* **Problem to solve**
If a line in the material below holds the string "smoothing", tally it, then give the tally alone.

____

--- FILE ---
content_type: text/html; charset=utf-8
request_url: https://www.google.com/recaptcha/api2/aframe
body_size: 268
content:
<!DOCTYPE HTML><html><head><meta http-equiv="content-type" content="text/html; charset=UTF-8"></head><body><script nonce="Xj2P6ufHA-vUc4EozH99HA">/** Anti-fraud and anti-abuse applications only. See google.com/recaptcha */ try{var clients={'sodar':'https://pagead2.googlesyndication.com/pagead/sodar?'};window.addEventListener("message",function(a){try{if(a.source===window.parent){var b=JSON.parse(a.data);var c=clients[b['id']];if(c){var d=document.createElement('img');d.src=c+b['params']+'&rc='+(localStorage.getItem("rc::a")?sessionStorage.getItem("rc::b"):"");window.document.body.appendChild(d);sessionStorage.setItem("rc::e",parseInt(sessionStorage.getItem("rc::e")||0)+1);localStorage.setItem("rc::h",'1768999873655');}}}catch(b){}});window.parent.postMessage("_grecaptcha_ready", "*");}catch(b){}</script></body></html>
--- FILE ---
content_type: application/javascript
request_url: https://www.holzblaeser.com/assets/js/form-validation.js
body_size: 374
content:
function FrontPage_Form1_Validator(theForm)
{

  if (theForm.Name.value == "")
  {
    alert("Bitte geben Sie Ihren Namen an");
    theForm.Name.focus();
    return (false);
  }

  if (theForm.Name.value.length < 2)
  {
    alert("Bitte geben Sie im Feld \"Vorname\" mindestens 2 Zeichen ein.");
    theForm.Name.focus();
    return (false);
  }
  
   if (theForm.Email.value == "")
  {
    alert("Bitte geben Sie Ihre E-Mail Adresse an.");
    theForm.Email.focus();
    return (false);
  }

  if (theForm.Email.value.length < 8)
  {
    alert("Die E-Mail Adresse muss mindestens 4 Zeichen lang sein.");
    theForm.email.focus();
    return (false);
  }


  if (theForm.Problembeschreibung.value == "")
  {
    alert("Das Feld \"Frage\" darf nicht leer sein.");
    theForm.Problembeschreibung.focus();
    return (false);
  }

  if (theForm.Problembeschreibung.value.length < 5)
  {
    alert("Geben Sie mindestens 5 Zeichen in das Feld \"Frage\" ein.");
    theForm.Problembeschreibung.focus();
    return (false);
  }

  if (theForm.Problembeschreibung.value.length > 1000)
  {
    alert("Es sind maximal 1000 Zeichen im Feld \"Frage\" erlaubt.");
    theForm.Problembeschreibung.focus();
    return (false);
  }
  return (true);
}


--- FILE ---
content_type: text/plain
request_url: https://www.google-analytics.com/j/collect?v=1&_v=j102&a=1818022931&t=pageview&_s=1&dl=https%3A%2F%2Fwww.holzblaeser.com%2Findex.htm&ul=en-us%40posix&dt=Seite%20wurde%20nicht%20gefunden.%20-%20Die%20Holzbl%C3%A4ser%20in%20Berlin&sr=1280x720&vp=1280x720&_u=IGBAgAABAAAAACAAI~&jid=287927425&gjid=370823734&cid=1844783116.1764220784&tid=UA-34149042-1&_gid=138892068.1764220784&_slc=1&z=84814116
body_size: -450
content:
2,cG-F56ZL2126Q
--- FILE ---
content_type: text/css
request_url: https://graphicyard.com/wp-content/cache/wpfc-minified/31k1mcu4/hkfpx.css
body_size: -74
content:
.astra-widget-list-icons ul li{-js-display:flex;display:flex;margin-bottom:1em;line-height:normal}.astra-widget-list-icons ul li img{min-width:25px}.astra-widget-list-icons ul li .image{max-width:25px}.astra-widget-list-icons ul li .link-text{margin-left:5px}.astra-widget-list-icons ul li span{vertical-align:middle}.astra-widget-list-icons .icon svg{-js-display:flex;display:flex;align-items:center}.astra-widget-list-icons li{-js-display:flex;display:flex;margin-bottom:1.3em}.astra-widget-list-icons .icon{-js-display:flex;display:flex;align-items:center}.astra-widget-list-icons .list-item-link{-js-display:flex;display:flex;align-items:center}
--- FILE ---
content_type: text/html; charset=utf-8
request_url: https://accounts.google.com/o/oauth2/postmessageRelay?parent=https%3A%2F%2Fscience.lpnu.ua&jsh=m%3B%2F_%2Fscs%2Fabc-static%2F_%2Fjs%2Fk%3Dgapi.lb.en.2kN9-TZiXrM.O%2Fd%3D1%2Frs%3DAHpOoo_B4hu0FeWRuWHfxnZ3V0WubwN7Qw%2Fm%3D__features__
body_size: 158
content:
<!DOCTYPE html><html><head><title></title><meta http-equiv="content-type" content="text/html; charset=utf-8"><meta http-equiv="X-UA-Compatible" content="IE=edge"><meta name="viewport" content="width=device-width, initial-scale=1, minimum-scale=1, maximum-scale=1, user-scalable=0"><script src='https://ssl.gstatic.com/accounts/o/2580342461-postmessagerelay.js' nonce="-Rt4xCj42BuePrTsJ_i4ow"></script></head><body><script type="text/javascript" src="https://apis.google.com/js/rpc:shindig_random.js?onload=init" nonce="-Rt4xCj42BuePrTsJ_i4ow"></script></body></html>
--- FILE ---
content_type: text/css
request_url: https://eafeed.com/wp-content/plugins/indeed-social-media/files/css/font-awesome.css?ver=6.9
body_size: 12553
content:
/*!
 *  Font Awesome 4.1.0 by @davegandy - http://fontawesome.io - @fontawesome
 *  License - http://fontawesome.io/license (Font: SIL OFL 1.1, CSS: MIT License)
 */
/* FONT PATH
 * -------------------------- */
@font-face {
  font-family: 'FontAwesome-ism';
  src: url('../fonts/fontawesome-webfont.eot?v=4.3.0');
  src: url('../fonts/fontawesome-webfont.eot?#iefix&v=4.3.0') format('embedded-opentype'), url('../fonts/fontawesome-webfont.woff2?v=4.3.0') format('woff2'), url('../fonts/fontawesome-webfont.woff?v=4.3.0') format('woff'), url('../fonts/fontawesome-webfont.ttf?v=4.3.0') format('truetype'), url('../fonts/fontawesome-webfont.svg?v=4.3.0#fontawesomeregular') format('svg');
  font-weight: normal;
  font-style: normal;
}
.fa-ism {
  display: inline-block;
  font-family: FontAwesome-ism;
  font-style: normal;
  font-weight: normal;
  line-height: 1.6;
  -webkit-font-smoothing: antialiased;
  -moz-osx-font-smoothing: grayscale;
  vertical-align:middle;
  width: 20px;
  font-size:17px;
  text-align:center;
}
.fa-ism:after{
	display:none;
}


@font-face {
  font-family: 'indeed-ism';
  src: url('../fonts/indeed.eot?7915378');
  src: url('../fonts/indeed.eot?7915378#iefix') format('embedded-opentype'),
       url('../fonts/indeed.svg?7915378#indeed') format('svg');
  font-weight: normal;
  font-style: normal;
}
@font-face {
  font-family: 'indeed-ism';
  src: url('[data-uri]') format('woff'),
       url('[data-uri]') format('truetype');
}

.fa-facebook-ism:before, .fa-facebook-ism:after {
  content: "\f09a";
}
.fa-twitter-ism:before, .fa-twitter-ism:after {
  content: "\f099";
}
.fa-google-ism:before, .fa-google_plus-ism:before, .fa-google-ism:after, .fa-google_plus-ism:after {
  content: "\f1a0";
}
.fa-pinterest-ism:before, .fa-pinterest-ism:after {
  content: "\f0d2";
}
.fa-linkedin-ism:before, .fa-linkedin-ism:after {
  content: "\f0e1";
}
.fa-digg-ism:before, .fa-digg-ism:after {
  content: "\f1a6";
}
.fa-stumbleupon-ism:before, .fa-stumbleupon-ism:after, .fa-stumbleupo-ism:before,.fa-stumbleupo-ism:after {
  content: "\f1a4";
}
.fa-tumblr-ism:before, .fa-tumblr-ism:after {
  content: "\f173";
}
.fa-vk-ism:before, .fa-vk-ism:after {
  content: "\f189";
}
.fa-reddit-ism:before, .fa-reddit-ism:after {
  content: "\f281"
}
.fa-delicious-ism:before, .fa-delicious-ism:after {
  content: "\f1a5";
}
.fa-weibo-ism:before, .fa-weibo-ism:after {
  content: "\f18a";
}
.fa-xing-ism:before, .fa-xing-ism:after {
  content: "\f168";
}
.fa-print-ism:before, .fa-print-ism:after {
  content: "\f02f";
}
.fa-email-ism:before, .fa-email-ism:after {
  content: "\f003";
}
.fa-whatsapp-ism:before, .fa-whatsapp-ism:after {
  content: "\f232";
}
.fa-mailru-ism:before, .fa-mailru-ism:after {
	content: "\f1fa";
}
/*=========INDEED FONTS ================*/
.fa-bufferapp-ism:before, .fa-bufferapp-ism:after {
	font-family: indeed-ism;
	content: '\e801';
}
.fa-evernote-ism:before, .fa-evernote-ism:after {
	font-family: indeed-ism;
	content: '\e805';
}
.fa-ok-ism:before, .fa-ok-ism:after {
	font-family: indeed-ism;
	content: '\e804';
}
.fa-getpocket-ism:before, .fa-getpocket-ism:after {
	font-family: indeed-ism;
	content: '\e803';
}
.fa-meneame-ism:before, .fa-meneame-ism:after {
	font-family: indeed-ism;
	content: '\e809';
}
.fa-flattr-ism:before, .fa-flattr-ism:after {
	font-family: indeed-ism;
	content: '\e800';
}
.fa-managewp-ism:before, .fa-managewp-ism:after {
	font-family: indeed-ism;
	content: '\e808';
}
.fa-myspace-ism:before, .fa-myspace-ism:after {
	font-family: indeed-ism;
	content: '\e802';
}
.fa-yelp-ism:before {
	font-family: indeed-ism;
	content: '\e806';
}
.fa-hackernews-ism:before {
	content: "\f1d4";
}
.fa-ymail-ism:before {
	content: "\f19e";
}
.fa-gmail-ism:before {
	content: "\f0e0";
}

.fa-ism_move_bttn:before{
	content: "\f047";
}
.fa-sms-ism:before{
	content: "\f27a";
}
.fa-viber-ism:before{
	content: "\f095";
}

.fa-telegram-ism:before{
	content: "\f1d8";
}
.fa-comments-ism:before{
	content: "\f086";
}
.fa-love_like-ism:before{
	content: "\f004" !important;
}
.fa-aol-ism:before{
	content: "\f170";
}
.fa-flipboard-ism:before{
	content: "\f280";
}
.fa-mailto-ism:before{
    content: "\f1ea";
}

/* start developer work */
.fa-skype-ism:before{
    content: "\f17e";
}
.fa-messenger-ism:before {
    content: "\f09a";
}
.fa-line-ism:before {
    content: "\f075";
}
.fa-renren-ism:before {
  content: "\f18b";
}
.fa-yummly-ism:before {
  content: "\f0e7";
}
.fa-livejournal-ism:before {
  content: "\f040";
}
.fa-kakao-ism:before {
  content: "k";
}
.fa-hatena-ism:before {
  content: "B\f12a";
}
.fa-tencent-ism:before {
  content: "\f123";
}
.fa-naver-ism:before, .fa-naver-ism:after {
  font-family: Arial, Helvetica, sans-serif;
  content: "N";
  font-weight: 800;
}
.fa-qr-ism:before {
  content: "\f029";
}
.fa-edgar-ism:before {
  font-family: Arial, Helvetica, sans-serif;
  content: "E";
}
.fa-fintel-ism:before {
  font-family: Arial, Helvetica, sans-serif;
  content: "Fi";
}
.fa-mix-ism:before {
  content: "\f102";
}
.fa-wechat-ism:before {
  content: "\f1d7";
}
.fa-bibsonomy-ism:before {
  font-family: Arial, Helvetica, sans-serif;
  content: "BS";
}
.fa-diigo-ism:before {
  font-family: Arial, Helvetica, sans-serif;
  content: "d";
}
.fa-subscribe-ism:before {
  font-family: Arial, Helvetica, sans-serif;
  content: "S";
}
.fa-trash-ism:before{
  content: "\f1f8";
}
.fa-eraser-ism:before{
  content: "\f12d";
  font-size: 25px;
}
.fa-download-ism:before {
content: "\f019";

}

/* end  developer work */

____

* **Problem solution**
2